这是该函数的实现lcm_n(args, num)：

int lcm_n(int args[], int num) //lcm of more than 2 numbers
{
    int i, temp[num-1];

    if(num==2)
    {
        return lcm(args[0], args[1]);
    }
    else
    {
        for(i=0;i<num-1;i++)
        {
           temp[i] = args[i];   
        }

        temp[num-2] = lcm(args[num-2], args[num-1]);
        return lcm_n(temp,num-1);
    }
}

该功能需要以下两个功能才能起作用。
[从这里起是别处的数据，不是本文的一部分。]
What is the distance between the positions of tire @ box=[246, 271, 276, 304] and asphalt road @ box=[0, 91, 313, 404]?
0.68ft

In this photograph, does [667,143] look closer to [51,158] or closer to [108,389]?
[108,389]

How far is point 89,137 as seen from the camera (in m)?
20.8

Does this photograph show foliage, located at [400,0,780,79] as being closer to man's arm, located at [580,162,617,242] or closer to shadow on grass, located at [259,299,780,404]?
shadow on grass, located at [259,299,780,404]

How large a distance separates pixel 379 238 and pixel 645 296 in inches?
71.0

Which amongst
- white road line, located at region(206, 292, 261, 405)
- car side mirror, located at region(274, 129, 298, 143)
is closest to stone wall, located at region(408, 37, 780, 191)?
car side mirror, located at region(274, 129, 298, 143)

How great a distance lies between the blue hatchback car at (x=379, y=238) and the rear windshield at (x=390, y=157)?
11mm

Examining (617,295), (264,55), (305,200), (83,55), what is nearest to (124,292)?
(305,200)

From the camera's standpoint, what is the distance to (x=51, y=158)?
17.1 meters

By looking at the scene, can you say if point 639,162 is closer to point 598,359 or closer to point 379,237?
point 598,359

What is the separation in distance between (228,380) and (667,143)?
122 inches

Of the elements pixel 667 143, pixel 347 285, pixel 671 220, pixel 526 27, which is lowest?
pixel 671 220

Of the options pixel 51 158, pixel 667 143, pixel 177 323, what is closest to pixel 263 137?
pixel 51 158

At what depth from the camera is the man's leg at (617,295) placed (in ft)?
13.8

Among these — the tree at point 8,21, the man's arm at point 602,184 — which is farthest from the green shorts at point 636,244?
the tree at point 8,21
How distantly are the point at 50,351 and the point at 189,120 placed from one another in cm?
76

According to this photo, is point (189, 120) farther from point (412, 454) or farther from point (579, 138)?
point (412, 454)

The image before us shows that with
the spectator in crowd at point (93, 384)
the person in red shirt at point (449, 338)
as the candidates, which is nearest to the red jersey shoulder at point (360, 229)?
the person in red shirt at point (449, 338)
因此，只需将它们与之一起添加。

int lcm(int a, int b) //lcm of 2 numbers
{
    return (a*b)/gcd(a,b);
}


int gcd(int a, int b) //gcd of 2 numbers
{
    int numerator, denominator, remainder;

    //Euclid's algorithm for computing GCD of two numbers
    if(a > b)
    {
        numerator = a;
        denominator = b;
    }
    else
    {
        numerator = b;
        denominator = a;
    }
    remainder = numerator % denominator;

    while(remainder != 0)
    {
        numerator   = denominator;
        denominator = remainder;
        remainder   = numerator % denominator;
    }

    return denominator;
}

int gcd(int a, int b) { if (b == 0) return a; return gcd(b, a%b); } int lcm(int[] a, int n) { int res = 1, i; for (i = 0; i < n; i++) { res = res*a[i]/gcd(res, a[i]); } return res; }

在python中：

def lcm(*args):
    """Calculates lcm of args"""
    biggest = max(args) #find the largest of numbers
    rest = [n for n in args if n != biggest] #the list of the numbers without the largest
    factor = 1 #to multiply with the biggest as long as the result is not divisble by all of the numbers in the rest
    while True:
        #check if biggest is divisble by all in the rest:
        ans = False in [(biggest * factor) % n == 0 for n in rest]
        #if so the clm is found break the loop and return it, otherwise increment factor by 1 and try again
        if not ans:
            break
        factor += 1
    biggest *= factor
    return "lcm of {0} is {1}".format(args, biggest)

>>> lcm(100,23,98)
'lcm of (100, 23, 98) is 112700'
>>> lcm(*range(1, 20))
'lcm of (1, 2, 3, 4, 5, 6, 7, 8, 9, 10, 11, 12, 13, 14, 15, 16, 17, 18, 19) is 232792560'

这就是我用的-

def greater(n):

      a=num[0]

      for i in range(0,len(n),1):
       if(a<n[i]):
        a=n[i]
      return a

r=input('enter limit')

num=[]

for x in range (0,r,1):

    a=input('enter number ')
    num.append(a)
a= greater(num)

i=0

while True:

    while (a%num[i]==0):
        i=i+1
        if(i==len(num)):
               break
    if i==len(num):
        print 'L.C.M = ',a
        break
    else:
        a=a+1
        i=0

对于python 3：

from functools import reduce

gcd = lambda a,b: a if b==0 else gcd(b, a%b)
def lcm(lst):        
    return reduce(lambda x,y: x*y//gcd(x, y), lst)  

在Ruby中，它很简单：

> [2, 3, 4, 6].reduce(:lcm)
=> 12

> [16, 32, 96].reduce(:gcd)
=> 16

（在Ruby 2.2.10和2.6.3上测试。）